Gesù bambino in Galles
All'Istituto del dramma popolare, promotore della Festa del Teatro, giunta al numero 42, si attribuisce da sempre una notevole apertura di idee: la scelta dei testi da rappresentare qui non si limita, infatti, all'ambito degli scrittori che in qualche modo si riconoscano nella Chiesa di Roma; unica condizione è che in essi si agiti un tema o problema religioso, o spirituale, o comunque altamente morale.
Tanto più lasciano delusi l'opera e l'allestimento di questo 1988. Siamo ancora, come l'estate scorsa, in terra d'oltre Manica: al Capanno degli attrezzi dell'inglese e cattolico Graham Greene, ecco far seguito Il vento del cielo di Emlyn Williams (1905-1987), nativo del Galles e anglicano.
Si tratta, stavolta, d'un drammaturgo e attore di fama in quelle contrade, ma presso di noi quasi ignoto, benché abbiamo vago ricordo d'un film dei primi Anni Sessanta, ricavato da uno dei suoi titoli teatrali del periodo prebellico (e già trasferito sullo schermo all'epoca). La notte deve cadere, riconducibile al genere del «giallo psicologico». Una procedura da racconto poliziesco si coglie anche, almeno all'inizio, nel Vento del cielo; la cui trama si colloca in un villaggio gallese, Blestin, nel 1856, a breve distanza dalla guerra di Crimea (1854-55) e quando ancora se ne avvertono le brucianti conseguenze, nei lutti recenti provocati e in un'improvvisa epidemia di colera, morbo importato con certezza di laggiù. Ma Blestin è stato pure afflitto, qualche tempo prima, da una calamità naturale, che ha infierito sui più giovani. Segnata da tante disgrazie, la gente del posto è piombata nell'apatia, nella disperazione, nella mancanza di fede. Bambini non ne nascono, ormai, e non esiste più nemmeno un luogo di culto.
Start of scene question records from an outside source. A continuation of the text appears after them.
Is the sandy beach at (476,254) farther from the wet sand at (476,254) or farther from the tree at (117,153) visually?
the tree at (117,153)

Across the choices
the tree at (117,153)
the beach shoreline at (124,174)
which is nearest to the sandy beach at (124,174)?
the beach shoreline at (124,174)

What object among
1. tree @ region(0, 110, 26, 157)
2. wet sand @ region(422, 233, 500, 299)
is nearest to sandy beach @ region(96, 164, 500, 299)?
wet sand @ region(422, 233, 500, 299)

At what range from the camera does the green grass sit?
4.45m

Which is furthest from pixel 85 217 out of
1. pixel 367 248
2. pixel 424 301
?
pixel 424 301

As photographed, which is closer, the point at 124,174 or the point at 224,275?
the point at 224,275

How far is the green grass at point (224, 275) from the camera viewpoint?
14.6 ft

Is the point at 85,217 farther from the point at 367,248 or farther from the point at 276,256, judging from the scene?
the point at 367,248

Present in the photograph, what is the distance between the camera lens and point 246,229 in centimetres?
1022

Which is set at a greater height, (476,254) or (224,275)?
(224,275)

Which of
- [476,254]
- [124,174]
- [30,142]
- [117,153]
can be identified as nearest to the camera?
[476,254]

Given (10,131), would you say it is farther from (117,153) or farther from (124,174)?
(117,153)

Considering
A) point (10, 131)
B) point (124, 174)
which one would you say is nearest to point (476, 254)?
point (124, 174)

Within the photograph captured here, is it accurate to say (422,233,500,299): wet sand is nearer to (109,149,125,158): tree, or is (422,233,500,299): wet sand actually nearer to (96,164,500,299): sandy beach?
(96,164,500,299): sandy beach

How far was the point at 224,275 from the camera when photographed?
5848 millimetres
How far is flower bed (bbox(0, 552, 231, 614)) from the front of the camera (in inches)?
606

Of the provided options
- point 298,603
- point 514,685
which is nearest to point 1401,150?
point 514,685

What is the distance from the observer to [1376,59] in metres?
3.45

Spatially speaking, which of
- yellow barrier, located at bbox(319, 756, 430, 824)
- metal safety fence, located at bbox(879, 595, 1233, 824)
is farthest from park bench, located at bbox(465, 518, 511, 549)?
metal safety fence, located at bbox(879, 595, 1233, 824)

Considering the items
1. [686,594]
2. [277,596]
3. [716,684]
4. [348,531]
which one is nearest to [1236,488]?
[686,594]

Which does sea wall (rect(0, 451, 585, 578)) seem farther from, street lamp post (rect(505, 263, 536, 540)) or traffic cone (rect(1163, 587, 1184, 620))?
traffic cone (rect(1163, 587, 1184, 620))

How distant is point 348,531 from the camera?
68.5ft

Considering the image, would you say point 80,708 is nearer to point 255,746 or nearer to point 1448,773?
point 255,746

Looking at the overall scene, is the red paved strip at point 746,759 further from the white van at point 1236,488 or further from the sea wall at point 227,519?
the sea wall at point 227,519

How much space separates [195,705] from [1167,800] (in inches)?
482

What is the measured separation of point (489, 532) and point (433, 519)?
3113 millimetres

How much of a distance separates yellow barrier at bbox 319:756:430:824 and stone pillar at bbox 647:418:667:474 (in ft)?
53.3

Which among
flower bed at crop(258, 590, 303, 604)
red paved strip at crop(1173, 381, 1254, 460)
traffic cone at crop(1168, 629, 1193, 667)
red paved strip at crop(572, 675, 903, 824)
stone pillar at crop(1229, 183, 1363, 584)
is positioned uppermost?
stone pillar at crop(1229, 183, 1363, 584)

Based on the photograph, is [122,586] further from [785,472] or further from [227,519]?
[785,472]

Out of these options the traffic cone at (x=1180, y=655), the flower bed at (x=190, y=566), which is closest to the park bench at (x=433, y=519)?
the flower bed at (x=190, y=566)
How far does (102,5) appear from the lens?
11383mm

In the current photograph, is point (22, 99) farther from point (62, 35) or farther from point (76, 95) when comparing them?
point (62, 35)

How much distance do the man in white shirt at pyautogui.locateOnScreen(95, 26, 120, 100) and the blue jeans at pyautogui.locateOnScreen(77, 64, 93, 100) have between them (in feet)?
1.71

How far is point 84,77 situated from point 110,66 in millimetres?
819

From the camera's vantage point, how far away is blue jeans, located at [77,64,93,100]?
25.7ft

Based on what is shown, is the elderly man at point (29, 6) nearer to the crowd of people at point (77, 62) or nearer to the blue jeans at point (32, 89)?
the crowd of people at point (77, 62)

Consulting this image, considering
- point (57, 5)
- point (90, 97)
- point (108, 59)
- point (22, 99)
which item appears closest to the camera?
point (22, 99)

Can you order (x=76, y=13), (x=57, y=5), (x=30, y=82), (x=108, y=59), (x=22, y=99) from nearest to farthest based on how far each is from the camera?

Adesso, però, corre la voce di prodigi legati alla figuretta d'un fanciullo, Gwyn, figlio d'una umile domestica, il quale sarebbe tra l'altro capace di suscitare, dal nulla, arcane melodie. Una pittoresca coppia, il padrone d'un circo, Ellis, e il suo braccio destro Pitter (un signorotto decaduto, ma dotato di risorse intellettuali), s'interessa alla cosa, vedendovi - soprattutto Ellis che, mèmore di un'infanzia misera, spasima solo per il denaro - occasioni di profitto.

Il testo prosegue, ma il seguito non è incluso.